AVAILABLE DATA –

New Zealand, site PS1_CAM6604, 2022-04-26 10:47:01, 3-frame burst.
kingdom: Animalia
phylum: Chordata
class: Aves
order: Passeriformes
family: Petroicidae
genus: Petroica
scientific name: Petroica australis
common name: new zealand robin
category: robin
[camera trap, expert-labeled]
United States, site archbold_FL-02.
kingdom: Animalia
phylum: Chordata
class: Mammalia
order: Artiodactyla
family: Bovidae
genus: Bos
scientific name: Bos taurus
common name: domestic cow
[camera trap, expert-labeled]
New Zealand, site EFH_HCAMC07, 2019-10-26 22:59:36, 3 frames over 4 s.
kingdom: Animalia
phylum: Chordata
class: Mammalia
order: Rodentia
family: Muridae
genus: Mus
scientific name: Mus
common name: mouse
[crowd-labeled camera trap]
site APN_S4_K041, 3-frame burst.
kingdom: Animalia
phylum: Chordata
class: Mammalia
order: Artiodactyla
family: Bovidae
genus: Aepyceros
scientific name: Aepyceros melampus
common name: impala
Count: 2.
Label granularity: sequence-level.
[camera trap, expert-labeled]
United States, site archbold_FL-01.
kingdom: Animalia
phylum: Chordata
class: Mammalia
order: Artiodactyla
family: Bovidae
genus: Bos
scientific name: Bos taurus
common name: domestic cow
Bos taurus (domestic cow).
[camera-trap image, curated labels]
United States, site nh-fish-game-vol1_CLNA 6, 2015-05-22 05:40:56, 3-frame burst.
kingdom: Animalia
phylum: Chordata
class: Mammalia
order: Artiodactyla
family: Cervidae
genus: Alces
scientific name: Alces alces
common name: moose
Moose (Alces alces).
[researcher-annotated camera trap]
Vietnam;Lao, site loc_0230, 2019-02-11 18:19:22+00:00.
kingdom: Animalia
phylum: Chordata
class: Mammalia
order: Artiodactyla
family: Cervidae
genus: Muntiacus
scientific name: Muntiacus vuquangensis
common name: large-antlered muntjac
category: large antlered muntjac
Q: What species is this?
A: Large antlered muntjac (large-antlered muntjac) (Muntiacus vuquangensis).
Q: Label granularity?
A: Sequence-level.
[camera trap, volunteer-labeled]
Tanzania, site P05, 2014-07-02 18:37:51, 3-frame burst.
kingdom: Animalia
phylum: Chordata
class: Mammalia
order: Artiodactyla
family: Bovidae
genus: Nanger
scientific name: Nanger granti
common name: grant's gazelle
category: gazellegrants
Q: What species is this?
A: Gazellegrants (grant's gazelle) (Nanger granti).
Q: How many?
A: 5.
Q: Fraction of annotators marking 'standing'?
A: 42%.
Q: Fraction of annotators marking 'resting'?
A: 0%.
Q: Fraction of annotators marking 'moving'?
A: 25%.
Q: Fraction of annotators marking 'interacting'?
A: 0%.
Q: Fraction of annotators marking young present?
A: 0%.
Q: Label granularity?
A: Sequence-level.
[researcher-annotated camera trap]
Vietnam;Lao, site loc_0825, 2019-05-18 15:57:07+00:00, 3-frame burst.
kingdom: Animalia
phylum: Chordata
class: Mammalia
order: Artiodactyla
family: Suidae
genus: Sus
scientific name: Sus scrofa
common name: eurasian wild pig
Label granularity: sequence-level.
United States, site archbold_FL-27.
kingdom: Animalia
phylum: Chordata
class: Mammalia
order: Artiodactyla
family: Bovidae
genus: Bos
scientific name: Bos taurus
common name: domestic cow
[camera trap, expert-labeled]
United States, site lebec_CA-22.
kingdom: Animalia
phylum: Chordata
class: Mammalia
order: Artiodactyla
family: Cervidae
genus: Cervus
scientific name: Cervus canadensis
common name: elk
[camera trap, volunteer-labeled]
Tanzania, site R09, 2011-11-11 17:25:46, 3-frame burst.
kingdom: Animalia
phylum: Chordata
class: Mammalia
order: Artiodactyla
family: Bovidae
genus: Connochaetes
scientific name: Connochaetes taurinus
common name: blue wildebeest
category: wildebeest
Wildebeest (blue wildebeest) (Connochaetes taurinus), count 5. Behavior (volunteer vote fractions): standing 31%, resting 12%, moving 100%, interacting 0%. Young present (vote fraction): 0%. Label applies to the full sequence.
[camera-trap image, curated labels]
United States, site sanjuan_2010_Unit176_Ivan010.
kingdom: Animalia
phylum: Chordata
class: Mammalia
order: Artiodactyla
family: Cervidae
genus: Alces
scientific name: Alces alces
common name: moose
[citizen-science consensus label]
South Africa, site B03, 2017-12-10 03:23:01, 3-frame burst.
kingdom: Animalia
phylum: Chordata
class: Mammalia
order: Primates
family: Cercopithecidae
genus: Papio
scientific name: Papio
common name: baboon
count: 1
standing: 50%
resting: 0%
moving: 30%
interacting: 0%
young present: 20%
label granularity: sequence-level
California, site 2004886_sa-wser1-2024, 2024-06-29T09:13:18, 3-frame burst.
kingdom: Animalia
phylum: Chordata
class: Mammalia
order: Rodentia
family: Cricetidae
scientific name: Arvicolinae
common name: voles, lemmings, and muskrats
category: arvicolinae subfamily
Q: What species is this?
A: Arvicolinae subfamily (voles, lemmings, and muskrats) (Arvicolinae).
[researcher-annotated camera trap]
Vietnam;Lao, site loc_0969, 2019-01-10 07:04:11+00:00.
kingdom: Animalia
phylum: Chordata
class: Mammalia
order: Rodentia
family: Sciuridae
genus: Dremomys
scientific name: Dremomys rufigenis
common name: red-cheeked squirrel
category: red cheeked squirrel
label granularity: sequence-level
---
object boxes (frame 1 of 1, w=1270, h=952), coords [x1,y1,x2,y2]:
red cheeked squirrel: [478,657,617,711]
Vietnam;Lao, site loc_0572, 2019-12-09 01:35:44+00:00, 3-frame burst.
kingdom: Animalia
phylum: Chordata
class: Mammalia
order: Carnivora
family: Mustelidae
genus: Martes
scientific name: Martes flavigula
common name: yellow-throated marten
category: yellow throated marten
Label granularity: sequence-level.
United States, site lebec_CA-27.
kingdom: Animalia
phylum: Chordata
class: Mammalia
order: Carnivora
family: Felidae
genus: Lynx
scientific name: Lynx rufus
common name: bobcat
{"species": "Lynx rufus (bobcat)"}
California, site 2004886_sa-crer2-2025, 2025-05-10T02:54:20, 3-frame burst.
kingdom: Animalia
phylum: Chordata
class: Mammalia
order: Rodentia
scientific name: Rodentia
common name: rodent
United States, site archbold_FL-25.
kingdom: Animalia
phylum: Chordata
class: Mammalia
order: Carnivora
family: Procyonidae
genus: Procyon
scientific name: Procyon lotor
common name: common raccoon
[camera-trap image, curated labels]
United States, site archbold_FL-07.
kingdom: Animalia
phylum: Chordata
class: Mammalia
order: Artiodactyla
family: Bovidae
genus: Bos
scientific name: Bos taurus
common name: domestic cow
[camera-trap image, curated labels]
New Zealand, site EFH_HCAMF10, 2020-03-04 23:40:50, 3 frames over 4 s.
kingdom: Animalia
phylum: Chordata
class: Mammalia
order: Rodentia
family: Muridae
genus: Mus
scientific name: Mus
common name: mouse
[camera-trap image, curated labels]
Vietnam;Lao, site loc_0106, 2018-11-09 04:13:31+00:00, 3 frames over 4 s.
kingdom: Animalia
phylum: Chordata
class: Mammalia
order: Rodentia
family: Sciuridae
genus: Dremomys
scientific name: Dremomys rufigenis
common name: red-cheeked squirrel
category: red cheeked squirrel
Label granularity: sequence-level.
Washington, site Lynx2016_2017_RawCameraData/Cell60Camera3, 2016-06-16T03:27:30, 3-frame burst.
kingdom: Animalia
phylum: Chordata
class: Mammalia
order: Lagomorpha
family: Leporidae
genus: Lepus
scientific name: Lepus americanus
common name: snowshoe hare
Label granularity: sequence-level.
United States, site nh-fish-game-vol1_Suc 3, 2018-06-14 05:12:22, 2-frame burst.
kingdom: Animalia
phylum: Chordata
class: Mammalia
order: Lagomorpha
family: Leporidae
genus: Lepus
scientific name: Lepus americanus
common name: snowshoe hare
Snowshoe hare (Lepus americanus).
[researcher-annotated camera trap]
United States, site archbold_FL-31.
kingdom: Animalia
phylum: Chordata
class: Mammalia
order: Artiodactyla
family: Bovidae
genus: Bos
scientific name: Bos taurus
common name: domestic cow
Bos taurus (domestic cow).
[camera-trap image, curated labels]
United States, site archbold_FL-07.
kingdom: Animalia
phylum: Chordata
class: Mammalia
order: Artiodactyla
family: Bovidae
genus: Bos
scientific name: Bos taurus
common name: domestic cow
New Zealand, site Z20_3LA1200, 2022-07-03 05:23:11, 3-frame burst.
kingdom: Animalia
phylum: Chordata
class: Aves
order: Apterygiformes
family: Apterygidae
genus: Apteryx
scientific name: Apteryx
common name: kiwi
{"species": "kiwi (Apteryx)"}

WORK TO BE COMPLETED –
Could you repeat exactly the lines in the listing above from the one with "order: Passeriformes" down to the one with "United States, site archbold_FL-01."? Include both of those lines.

ANSWER TO THIS PROBLEM –
order: Passeriformes
family: Petroicidae
genus: Petroica
scientific name: Petroica australis
common name: new zealand robin
category: robin
[camera trap, expert-labeled]
United States, site archbold_FL-02.
kingdom: Animalia
phylum: Chordata
class: Mammalia
order: Artiodactyla
family: Bovidae
genus: Bos
scientific name: Bos taurus
common name: domestic cow
[camera trap, expert-labeled]
New Zealand, site EFH_HCAMC07, 2019-10-26 22:59:36, 3 frames over 4 s.
kingdom: Animalia
phylum: Chordata
class: Mammalia
order: Rodentia
family: Muridae
genus: Mus
scientific name: Mus
common name: mouse
[crowd-labeled camera trap]
site APN_S4_K041, 3-frame burst.
kingdom: Animalia
phylum: Chordata
class: Mammalia
order: Artiodactyla
family: Bovidae
genus: Aepyceros
scientific name: Aepyceros melampus
common name: impala
Count: 2.
Label granularity: sequence-level.
[camera trap, expert-labeled]
United States, site archbold_FL-01.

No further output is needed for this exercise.